Do modo como o termo é usado pelos antiglobalistas no governo, ele significa um projeto de uma elite cosmopolita para moldar a globalização de acordo com valores progressistas. Os populistas se opõem a esse suposto projeto e defendem os valores locais, nacionalistas, que segundo eles são a real encarnação da vontade popular.
Nos primeiros discursos do novo governo é possível observar que, de um lado, o ministro das Relações Exteriores critica o globalismo, de outro, o ministro da Economia aposta numa maior abertura econômica no país e, como o senhor mesmo já afirmou, a política externa defendida pelo ministro das Relações Exteriores e a do vice-presidente parecem divergir. Que tipos de conflitos poderão ocorrer no governo por conta de visões divergentes acerca da política externa?
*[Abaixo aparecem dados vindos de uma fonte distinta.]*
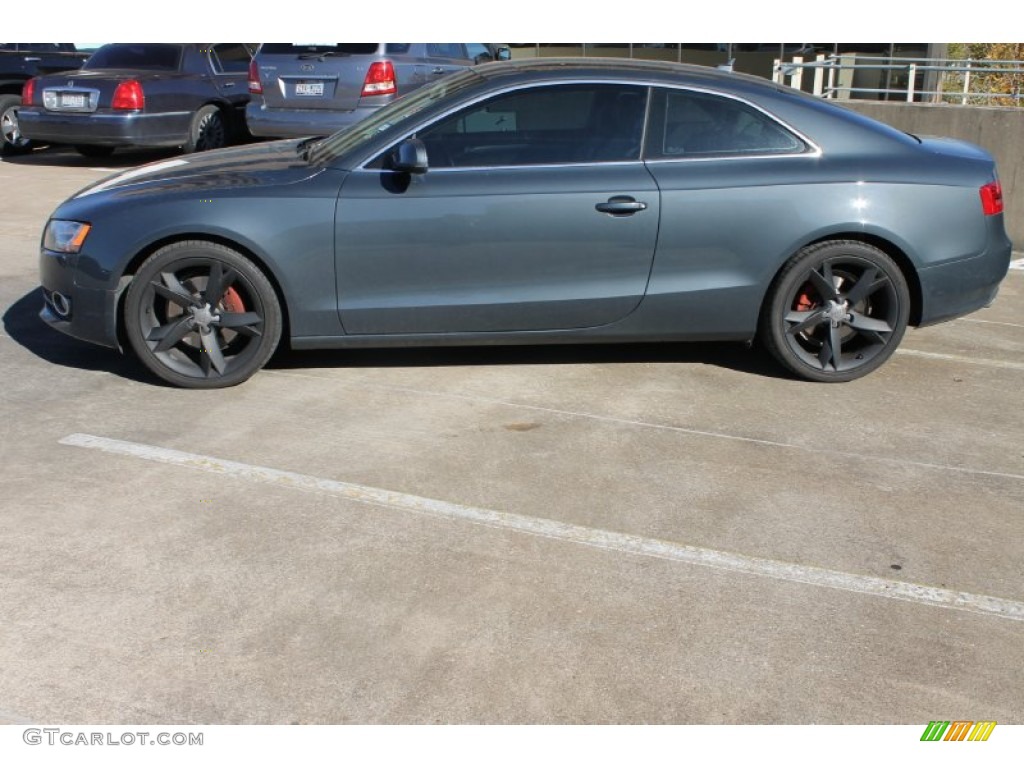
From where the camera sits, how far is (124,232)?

Em resposta anterior mencionei o que vejo como as três correntes que disputam a influência sobre a política externa de Bolsonaro. Os pontos de confronto estão sobretudo em como lidar com acordos globais (mudança climática, migrações) ou com países e regiões não Ocidentais: qual deve ser o peso da América Latina, China e países árabes para a diplomacia brasileira. É interessante observar que a bancada evangélica, embora comungue de parte das posições religiosas dos antiglobalistas, apoia as reformas dos tecnocratas liberais. Tem inclusive análises bastante detalhadas de suas propostas para políticas de comércio exterior.
Enfim, será uma política externa marcada por confrontos e controvérsias. Minha tendência é achar que ao fim as mudanças serão menos bruscas do que se anuncia. O Brasil não é uma superpotência, sua capacidade de ação nas relações internacionais é marcada por limites e restrições oriundas de seus recursos escassos. Ainda mais neste momento de dificuldades econômicas que tornam o país muito frágil diante do risco de retaliações comerciais.